- Work required: Copy the following lines word for word, without any changes.

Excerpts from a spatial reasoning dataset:
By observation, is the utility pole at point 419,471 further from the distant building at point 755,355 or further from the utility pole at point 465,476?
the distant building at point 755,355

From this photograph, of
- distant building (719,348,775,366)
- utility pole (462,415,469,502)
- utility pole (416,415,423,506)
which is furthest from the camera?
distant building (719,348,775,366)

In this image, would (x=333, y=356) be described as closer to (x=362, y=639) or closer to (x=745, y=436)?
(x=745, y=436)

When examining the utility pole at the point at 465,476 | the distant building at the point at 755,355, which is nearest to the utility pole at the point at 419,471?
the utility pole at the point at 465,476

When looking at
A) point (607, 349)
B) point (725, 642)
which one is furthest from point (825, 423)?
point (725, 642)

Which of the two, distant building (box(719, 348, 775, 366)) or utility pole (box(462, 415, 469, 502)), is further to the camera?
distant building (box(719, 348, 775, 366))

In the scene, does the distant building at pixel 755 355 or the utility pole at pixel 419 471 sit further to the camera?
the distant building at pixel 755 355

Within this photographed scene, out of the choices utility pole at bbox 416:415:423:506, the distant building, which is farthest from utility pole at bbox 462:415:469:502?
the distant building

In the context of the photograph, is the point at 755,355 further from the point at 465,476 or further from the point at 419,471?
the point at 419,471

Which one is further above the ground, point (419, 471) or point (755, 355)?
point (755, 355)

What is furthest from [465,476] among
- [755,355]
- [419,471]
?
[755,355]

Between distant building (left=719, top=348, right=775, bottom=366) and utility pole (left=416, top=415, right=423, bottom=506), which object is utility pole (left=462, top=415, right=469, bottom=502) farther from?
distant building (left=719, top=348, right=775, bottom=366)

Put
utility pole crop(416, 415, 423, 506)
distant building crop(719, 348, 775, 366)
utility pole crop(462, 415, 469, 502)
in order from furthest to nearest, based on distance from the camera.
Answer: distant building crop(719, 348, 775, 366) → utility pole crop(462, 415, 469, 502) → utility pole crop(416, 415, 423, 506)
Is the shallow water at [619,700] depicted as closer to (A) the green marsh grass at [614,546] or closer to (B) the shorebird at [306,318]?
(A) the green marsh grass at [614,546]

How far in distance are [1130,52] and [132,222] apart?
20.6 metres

- Answer to the problem:
By observation, is the utility pole at point 419,471 further from the distant building at point 755,355 or further from the utility pole at point 465,476?
the distant building at point 755,355

From this photograph, of
- distant building (719,348,775,366)
- utility pole (462,415,469,502)
- utility pole (416,415,423,506)
which is furthest from the camera?
distant building (719,348,775,366)

In this image, would (x=333, y=356) be described as closer to (x=362, y=639) or closer to (x=745, y=436)?
(x=745, y=436)

When examining the utility pole at the point at 465,476 | the distant building at the point at 755,355, which is nearest to the utility pole at the point at 419,471?
the utility pole at the point at 465,476

When looking at
A) point (607, 349)
B) point (725, 642)
which one is furthest from point (825, 423)?
point (725, 642)

Which of the two, distant building (box(719, 348, 775, 366)) or utility pole (box(462, 415, 469, 502)), is further to the camera?
distant building (box(719, 348, 775, 366))

In the scene, does the distant building at pixel 755 355 or the utility pole at pixel 419 471 sit further to the camera?
the distant building at pixel 755 355

Within this photographed scene, out of the choices utility pole at bbox 416:415:423:506, the distant building, which is farthest from utility pole at bbox 462:415:469:502?
the distant building

In the context of the photograph, is the point at 755,355 further from the point at 465,476 or further from the point at 419,471?
the point at 419,471

Which one is further above the ground, point (419, 471) or point (755, 355)?
point (755, 355)

What is furthest from [465,476] among
- [755,355]
- [419,471]
?
[755,355]

Between distant building (left=719, top=348, right=775, bottom=366) and utility pole (left=416, top=415, right=423, bottom=506), which object is utility pole (left=462, top=415, right=469, bottom=502) farther from?
distant building (left=719, top=348, right=775, bottom=366)

Put
utility pole crop(416, 415, 423, 506)
distant building crop(719, 348, 775, 366)
utility pole crop(462, 415, 469, 502)
in order from furthest to nearest, based on distance from the camera.
Answer: distant building crop(719, 348, 775, 366) → utility pole crop(462, 415, 469, 502) → utility pole crop(416, 415, 423, 506)
Is the shallow water at [619,700] depicted as closer to (A) the green marsh grass at [614,546] or closer to (B) the shorebird at [306,318]?
(A) the green marsh grass at [614,546]

How far in distance are [1130,52] and [132,222] apart?
20.6 metres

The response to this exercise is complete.